HelpCenter

Explore
International - V5 PCI Implementation Guide
Updated

Purpose

This document will guide an Operator through securely implementing 365 kiosks in a PCI-compliant manner. It also includes information about security controls used by 365 Retail Markets. Please contact security@365smartshop.com with any questions related to this guide. 

 

Networks

The kiosk requires a persistent “always on” network connection to the internet. The Operator is responsible for providing the internet connection and following this guide to ensure it is implemented in a PCI-compliant manner. 

V5 kiosks and dining POS (ReadyTouch) typically include a hardware firewall (router). Under no circumstances should an operator remove the hardware firewall or change 365’s secure firewall configurations. This includes doing a factory reset. If a factory reset is performed unintentionally, please contact 365 Support to remotely re-apply the secure configurations. 

 

Wireless Networks

Third-party wireless or Wi-Fi (802.11x) wireless devices are not supported and cannot be connected to the Card Data Environment.

Corporate Versus Dedicated Networks

The 365 V5 Kiosk requires network connectivity for credit card processing and receiving updates. Operators have two primary options for establishing network connectivity at most client locations: corporate networks and dedicated networks.

Many corporate environments (offices, hospitals, etc.) contain existing networks to provide Internet connectivity throughout a building. These corporate networks often restrict the types of information that can be transmitted. Corporate networks are typically managed by a dedicated team member or members who can advise on the feasibility of allowing your kiosk to operate on their existing Internet connection.

For the purposes of this document, a dedicated network constitutes a completely separate network that operators would install, circumventing many challenges that a corporate network may present. A dedicated network could consist of a DSL line, 3G/4G Wireless card, or other dedicated high-speed connection. As the kiosk owner, the operator would need to organize this new, dedicated service to be installed into the client’s environment.

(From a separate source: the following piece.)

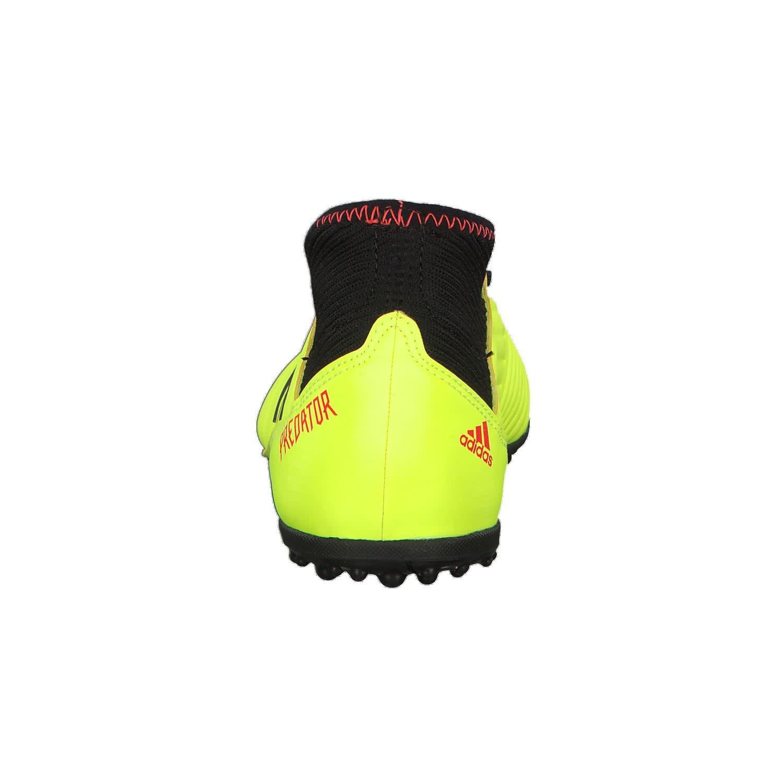 pretty nice 1edbe 2c88a adidas Predator Tango 18.3 TF J, Chaussures de Gymnastique Mixte Enfant  Agrandir l image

If the operator chooses to use a corporate network, it is the operator’s responsibility to ensure this guide is followed by the client network administrator. Be sure to supply them with a copy of this guide early in the implementation process, paying special attention to the Networks section.

If the operator chooses to use a dedicated network, it is your responsibility to ensure the best practices outlined in this guide are followed.

 

Corporate Network

Dedicated Network

Pros

Pros

Internet service is already in place. No additional cost to the operator.

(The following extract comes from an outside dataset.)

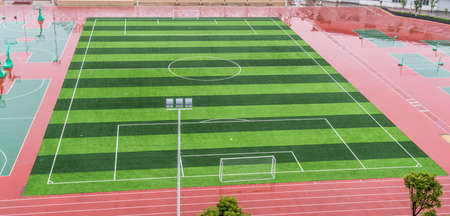 night views: empty soccer field at school Editorial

No need to ask client IT staff to open access or run wiring to a new location

The network is typically very fast compared to DSL or cellular Internet service

The operator owns the network and therefore requires less coordination to ensure PCI best practices are being followed

Typically managed by dedicated personnel at the client location with knowledge of troubleshooting and secure networking protocols

If cellular is chosen, you have the added mobility to move the kiosk and internet together as needed

Cons

Cons

The operator may need to coordinate and implement the correct and secure settings with the client IT staff/network administrator

The operator needs to organize, implement and pay for Internet service

Wiring is typically run to a single location, which can create market mobility challenges.

Network connectivity (especially cellular) may be slower than a corporate network

The operator is responsible for ensuring the corporate network follows PCI standards which often requires more coordination with client IT staff

When service is interrupted (power surge, modem needs reset) the operator is responsible to respond to troubleshoot the outage.

 

May require an operator resource with IT and networking knowledge to ensure the best practices are outlined in this guide. (365 Retail staff is available to assist with secure network setup)

 

Network Segmentation for Corporate Networks

For deploying on a corporate network, segmenting the kiosk into a secure card data business environment is required. Network segmentation is a strategy intended to simplify PCI DSS compliance of your network and to help you protect your business from hackers.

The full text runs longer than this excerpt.